Zitierte Textstelle:
© JUNGE FREIHEIT Verlag GmbH & Co.  www.jungefreiheit.de  21/11 20. Mai 2011

Der Flaneur
Die Mutter im Zug
Felix Springer

Nach längerer Abwesenheit trägt mich ein klappernder Regionalzug über rostige Schienen zurück nach Hause. In den Zwischentönen des schlingernd schluckenden Getuckers der Maschine offenbaren sich dem wachen Passagier die Symptome der Materialermüdung.

Dem Schaffner, den man heute Zugbegleiter nennt, scheint es ähnlich zu gehen – er spart sich den Kontrollgang und beschränkt seine Tätigkeit darauf, dem Lokomotivenbediener vor der Abfahrt entweder ein rotes oder ein grünes Signal zu geben, je nachdem, ob sich noch ein unachtsamer Mensch hinter der streng gezogenen Linie an der Bahnsteigkante befindet oder nicht.

Übungsaufgaben:
[1] Beantworten Sie kurz anhand des Textes über die Zugfahrt:
(a) Womit fährt der Erzähler nach Hause?
(b) Wie wird der Schaffner heute genannt?
(c) Welche Signale gibt er dem Lokomotivenbediener vor der Abfahrt?
[2] Tauschen Sie im Text über die Zugfahrt im Abschnitt von „Nach längerer Abwesenheit“ bis „befindet oder nicht.“ das Wort „Regionalzug“ gegen „Nahverkehrszug“ aus, und geben Sie den Abschnitt wieder.
Als Grundlage dient allein der Text über die Zugfahrt.

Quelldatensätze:
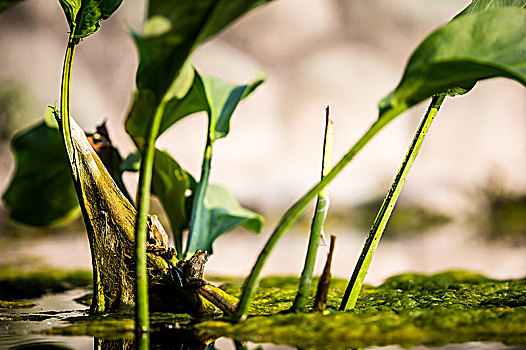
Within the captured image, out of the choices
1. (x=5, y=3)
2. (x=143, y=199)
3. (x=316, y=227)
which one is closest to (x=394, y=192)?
(x=316, y=227)

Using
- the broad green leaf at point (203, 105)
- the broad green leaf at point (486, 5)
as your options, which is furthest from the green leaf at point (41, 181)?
the broad green leaf at point (486, 5)

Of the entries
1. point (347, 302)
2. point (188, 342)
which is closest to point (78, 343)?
point (188, 342)

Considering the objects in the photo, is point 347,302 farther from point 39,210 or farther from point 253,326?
point 39,210

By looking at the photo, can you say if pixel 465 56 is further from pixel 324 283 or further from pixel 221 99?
pixel 221 99

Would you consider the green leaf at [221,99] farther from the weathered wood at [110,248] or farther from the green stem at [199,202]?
the weathered wood at [110,248]

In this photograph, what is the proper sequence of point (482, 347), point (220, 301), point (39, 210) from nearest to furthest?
point (482, 347) < point (220, 301) < point (39, 210)

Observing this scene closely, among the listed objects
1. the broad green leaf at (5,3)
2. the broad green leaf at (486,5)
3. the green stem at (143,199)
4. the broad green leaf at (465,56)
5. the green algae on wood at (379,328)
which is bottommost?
the green algae on wood at (379,328)
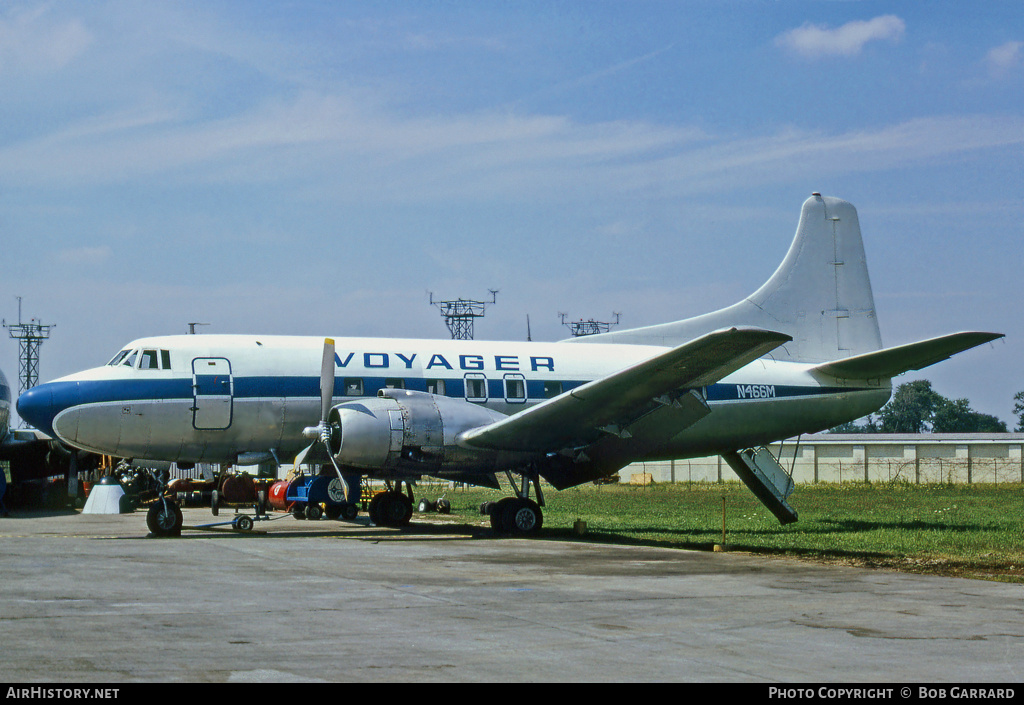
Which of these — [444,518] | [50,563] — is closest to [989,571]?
[50,563]

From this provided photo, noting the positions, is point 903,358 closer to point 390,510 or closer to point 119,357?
point 390,510

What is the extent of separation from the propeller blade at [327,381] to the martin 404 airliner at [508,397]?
0.04m

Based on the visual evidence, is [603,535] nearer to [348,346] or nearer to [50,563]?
[348,346]

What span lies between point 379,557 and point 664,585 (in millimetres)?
5485

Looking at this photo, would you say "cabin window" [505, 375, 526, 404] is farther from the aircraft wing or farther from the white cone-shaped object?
the white cone-shaped object

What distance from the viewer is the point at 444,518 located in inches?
1188

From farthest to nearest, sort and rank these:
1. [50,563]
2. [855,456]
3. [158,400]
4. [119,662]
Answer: [855,456], [158,400], [50,563], [119,662]

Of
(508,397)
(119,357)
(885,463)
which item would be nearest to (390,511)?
(508,397)

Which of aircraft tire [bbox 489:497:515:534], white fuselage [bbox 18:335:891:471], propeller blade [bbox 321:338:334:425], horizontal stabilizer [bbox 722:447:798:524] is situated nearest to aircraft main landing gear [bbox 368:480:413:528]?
white fuselage [bbox 18:335:891:471]

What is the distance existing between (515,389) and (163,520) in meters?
8.04

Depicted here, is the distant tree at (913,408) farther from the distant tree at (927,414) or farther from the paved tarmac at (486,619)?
the paved tarmac at (486,619)

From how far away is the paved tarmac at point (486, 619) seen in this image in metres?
7.74

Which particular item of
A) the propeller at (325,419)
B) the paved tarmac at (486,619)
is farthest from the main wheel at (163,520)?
the paved tarmac at (486,619)
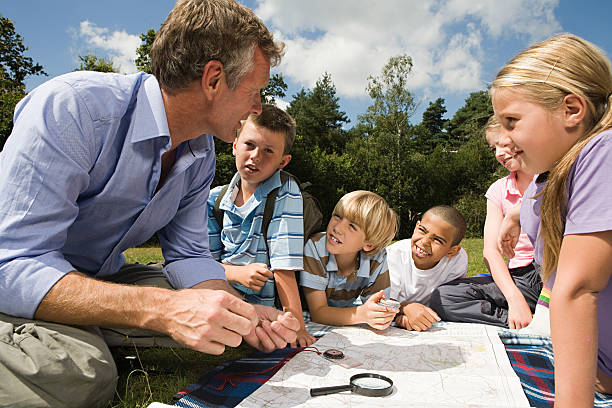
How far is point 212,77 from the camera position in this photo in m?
2.42

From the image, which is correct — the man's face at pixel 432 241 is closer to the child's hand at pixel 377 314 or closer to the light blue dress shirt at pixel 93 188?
the child's hand at pixel 377 314

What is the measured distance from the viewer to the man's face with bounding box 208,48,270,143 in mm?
2498

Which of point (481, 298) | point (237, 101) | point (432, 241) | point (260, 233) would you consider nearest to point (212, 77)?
point (237, 101)

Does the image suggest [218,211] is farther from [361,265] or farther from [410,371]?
[410,371]

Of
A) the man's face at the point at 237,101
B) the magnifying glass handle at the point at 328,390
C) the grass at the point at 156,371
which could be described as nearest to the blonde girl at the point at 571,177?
the magnifying glass handle at the point at 328,390

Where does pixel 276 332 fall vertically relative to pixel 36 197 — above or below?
below

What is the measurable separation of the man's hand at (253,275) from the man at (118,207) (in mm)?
284

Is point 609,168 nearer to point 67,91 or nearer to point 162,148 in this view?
point 162,148

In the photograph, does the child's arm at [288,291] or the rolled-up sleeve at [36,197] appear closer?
the rolled-up sleeve at [36,197]

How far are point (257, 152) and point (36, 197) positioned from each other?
1.74 m

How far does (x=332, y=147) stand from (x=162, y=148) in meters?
38.3

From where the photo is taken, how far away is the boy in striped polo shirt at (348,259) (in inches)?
130

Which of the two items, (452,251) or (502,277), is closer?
(502,277)

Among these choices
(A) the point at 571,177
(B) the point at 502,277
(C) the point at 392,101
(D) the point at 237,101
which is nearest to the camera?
(A) the point at 571,177
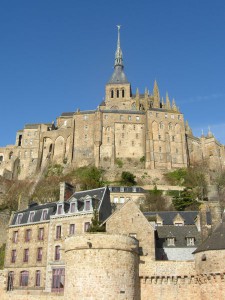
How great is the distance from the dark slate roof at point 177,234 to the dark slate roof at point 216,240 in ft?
14.3

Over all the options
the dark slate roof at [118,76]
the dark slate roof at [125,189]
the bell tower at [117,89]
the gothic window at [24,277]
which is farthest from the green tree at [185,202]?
the dark slate roof at [118,76]

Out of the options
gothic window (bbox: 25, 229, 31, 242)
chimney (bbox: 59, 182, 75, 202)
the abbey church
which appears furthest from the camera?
the abbey church

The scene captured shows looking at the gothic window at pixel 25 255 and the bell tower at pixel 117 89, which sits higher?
the bell tower at pixel 117 89

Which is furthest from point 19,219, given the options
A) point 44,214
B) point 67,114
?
point 67,114

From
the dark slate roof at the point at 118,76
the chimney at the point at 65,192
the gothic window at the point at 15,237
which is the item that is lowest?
the gothic window at the point at 15,237

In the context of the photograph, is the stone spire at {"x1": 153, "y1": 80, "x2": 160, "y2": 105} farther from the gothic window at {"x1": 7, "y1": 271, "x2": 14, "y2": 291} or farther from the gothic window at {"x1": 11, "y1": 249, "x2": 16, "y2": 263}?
the gothic window at {"x1": 7, "y1": 271, "x2": 14, "y2": 291}

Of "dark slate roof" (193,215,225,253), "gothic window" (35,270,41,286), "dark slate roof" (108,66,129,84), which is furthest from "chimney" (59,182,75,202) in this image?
"dark slate roof" (108,66,129,84)

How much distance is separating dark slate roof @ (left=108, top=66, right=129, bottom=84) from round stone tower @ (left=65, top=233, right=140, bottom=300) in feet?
231

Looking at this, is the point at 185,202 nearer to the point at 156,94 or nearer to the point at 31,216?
the point at 31,216

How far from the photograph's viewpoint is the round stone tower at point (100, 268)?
2339cm

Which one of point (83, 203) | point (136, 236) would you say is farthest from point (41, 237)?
point (136, 236)

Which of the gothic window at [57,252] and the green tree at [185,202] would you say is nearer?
the gothic window at [57,252]

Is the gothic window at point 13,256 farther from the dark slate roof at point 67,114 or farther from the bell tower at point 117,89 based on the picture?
the bell tower at point 117,89

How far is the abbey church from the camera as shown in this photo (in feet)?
240
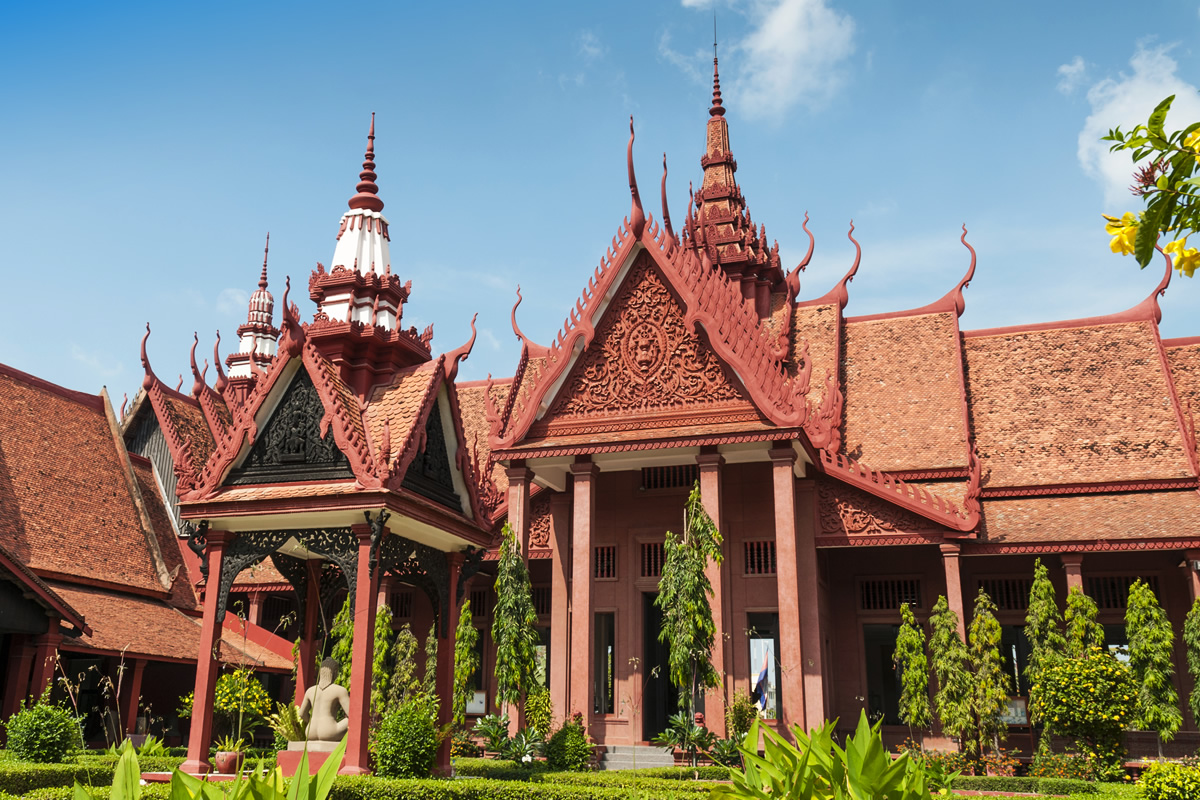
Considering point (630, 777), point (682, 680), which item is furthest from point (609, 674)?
point (630, 777)

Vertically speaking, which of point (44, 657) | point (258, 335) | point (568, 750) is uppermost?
point (258, 335)

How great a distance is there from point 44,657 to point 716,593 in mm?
10790

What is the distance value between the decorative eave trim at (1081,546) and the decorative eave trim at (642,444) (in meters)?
4.10

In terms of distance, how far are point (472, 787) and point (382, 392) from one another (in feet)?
14.5

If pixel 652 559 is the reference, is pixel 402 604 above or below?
below

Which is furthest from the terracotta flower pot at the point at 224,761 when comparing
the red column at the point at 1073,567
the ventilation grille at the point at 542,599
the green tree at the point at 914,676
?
the red column at the point at 1073,567

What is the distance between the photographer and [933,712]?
17203mm

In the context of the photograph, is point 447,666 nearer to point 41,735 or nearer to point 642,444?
point 41,735

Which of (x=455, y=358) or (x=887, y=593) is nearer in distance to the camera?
(x=455, y=358)

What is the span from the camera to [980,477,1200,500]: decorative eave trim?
18297mm

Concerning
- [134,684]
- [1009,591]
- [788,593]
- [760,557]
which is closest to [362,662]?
[788,593]

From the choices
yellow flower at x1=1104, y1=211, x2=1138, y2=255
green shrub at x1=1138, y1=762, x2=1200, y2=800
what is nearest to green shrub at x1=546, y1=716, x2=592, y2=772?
green shrub at x1=1138, y1=762, x2=1200, y2=800

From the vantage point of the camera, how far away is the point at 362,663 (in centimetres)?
957

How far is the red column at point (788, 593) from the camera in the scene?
15555 mm
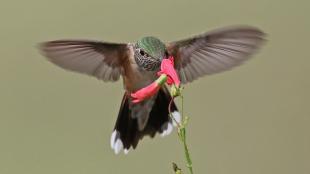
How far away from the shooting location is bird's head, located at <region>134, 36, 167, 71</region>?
8.98 ft

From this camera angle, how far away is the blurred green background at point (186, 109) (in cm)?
479

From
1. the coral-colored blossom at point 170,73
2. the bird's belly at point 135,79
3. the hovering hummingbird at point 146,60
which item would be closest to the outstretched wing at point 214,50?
the hovering hummingbird at point 146,60

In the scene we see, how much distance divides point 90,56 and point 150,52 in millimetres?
363

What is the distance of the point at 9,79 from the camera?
17.4ft

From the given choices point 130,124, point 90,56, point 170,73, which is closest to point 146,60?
point 90,56

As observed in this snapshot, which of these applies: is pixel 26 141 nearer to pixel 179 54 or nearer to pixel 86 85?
pixel 86 85

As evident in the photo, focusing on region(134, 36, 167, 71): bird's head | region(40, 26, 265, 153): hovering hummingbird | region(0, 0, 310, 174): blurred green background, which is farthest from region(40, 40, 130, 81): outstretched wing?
region(0, 0, 310, 174): blurred green background

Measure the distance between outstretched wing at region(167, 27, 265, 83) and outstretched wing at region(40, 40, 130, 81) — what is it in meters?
0.23

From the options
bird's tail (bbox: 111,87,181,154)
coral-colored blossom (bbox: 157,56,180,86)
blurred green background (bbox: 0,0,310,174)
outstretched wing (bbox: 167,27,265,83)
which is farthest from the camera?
blurred green background (bbox: 0,0,310,174)

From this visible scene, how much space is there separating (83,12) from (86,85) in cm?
88

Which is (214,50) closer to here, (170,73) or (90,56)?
(90,56)

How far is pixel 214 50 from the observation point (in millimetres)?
2984

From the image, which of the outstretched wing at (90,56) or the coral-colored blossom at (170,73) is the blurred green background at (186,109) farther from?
the coral-colored blossom at (170,73)

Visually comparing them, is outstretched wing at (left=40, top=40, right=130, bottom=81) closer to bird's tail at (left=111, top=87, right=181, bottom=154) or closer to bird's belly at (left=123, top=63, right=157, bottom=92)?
bird's belly at (left=123, top=63, right=157, bottom=92)
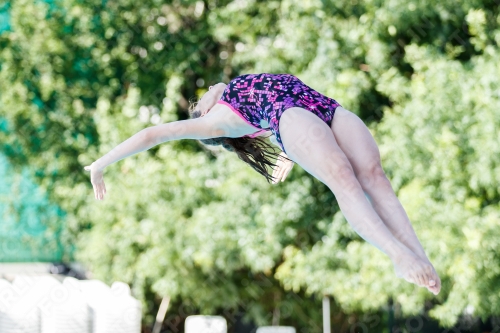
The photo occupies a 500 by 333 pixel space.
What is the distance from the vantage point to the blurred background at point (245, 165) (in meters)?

Lösungen:
[1]
(a) Mit einem klappernden Regionalzug.
(b) Zugbegleiter.
(c) Entweder ein rotes oder ein grünes Signal.

[2]
Nach längerer Abwesenheit trägt mich ein klappernder Nahverkehrszug über rostige Schienen zurück nach Hause. In den Zwischentönen des schlingernd schluckenden Getuckers der Maschine offenbaren sich dem wachen Passagier die Symptome der Materialermüdung.

Dem Schaffner, den man heute Zugbegleiter nennt, scheint es ähnlich zu gehen – er spart sich den Kontrollgang und beschränkt seine Tätigkeit darauf, dem Lokomotivenbediener vor der Abfahrt entweder ein rotes oder ein grünes Signal zu geben, je nachdem, ob sich noch ein unachtsamer Mensch hinter der streng gezogenen Linie an der Bahnsteigkante befindet oder nicht.